== ФРАГМЕНТ ТЕКСТА

Для меня литературоведение, связанное с любым периодом, — это прогулка по лесу. Литература — это не открытое пространство, а лес, пространство без ориентации. Чем шире эрудиция — тем шире интерпретация. Но необходима и чуткость к иному слову, иному звуку в лесу. Миссия литературоведа — понять чужой голос, он должен выразить не свое понимание, а должен понять другого. Это не значит, что у литературоведа есть возможность правильно и полно понять. Нужно трезво осознавать, что чужую речь ты понимаешь в границах своего сознания. Однако недостижимый критерий — не исказить другого, это и есть со-весть «любящего слова» филолога. Не игра, не суд, а толкование.
Заметки на полях

  • Максим Амелин (род. 1970) — российский поэт, переводчик и литературный критик. В своих поэтических (“Холодные оды” (1996), “Конь Горгоны” (2003)) и литературно-критических работах (“Девять измерений. Антология новейшей русской поэзии” (2004), “Гнутая речь” (2011)) Авелин отстаивает необходимость повернуть течение современной русской поэзии в русло традиционалистской эстетики — и этим восстановить связь культуры, бытия и постигающего их человека.


Одна из устойчивых исследовательских моделей Ваших статей связана с выявлением типологических моделей в выстроенном ряде художественных произведений разных периодов. В чем для Вас объяснительная сила этого подхода? Каковы критерии отбора материала, которые попадают в исследовательскую орбиту?

Я с большим интересом отношусь к работам филологов, которые не окучивают свой куст, а выходят в пространство невозделанных полей. Это, наверное, самоуверенно, но все-таки… Мне интересны статьи коллег, в которых есть гипотеза обобщений. По моему убеждению, обобщения приложимы к гуманитарным наукам, в частности, к литературоведению. Понятно, что всегда должны быть ориентиры. Не «игра в бисер», а обнаруживание новых смыслом при расширении контекста.
Но не типология — цель, я боюсь типологизирования… хотя заставляю студентов делать таблицы, сама даю таблицы и схемы. Но это необходимо для образования. Это дает если не полную картину, то приближение к целому: не куча, а возможная картина целого. Это версия в границах того, что я знаю. Не более. Но это позволяет увидеть связи между элементами.

====
== ИСХОДНЫЕ ДАННЫЕ

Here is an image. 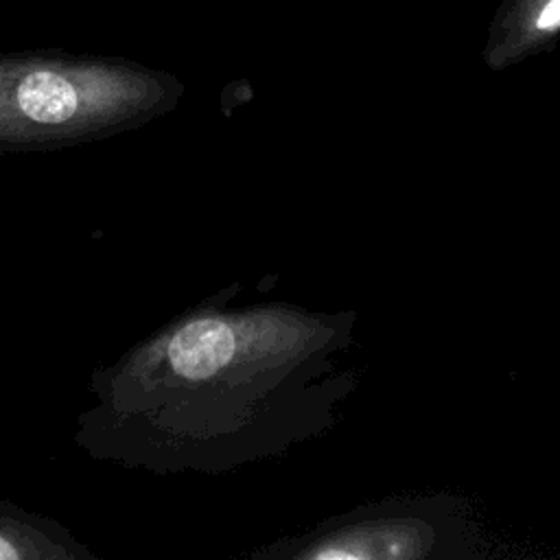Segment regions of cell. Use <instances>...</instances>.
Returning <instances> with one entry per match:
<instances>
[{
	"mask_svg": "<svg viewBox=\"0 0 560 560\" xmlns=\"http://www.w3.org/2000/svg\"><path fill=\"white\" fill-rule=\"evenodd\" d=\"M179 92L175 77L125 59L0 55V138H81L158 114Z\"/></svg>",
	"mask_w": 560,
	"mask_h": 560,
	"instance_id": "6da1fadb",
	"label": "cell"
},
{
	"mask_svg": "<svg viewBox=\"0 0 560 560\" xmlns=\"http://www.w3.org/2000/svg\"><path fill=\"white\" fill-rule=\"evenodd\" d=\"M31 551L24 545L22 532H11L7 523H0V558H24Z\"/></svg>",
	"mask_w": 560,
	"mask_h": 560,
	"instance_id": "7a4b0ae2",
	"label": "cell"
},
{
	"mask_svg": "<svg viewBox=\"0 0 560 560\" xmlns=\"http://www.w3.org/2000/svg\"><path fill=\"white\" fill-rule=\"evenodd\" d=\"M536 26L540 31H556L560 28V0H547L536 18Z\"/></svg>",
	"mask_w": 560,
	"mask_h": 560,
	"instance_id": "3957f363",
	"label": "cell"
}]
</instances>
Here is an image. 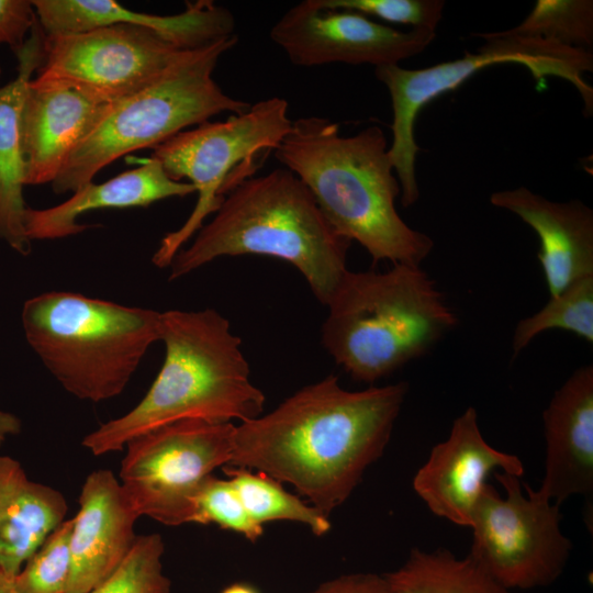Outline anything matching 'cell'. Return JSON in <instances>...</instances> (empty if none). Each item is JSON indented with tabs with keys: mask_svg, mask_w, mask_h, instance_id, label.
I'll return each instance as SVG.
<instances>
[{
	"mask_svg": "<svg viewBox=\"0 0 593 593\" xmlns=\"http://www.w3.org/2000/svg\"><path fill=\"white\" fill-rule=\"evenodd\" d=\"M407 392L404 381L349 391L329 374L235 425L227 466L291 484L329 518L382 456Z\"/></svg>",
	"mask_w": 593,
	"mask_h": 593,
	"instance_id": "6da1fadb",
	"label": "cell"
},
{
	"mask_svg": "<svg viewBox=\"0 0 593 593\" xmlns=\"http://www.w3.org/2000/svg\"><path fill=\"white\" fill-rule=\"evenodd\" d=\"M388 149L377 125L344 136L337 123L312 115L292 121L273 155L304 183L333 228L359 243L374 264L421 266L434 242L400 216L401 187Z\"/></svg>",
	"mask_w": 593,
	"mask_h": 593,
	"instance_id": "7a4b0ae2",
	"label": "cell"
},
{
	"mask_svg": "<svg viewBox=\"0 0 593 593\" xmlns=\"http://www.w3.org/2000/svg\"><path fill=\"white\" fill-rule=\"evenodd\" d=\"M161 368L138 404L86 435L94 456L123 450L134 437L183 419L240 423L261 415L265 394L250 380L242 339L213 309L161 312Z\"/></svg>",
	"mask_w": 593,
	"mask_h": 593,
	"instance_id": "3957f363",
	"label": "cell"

====

* _ЗАДАЧИ ДЛЯ РЕШЕНИЯ_:
**1.** Выведите дословно часть фрагмента о литературоведении, начиная с «Одна из устойчивых» и далее вплоть до «при расширении контекста.».
**2.** Ответьте на вопросы по фрагменту о литературоведении:
(а) С чем автор сравнивает литературоведение, связанное с любым периодом?
(б) В каком году родился Максим Амелин?
(в) Что автор заставляет делать студентов?

* _ВЫПОЛНЕННОЕ ЗАДАНИЕ_:
**1.**
Одна из устойчивых исследовательских моделей Ваших статей связана с выявлением типологических моделей в выстроенном ряде художественных произведений разных периодов. В чем для Вас объяснительная сила этого подхода? Каковы критерии отбора материала, которые попадают в исследовательскую орбиту?

Я с большим интересом отношусь к работам филологов, которые не окучивают свой куст, а выходят в пространство невозделанных полей. Это, наверное, самоуверенно, но все-таки… Мне интересны статьи коллег, в которых есть гипотеза обобщений. По моему убеждению, обобщения приложимы к гуманитарным наукам, в частности, к литературоведению. Понятно, что всегда должны быть ориентиры. Не «игра в бисер», а обнаруживание новых смыслом при расширении контекста.

**2.**
(а) С прогулкой по лесу.
(б) В 1970 году.
(в) Таблицы.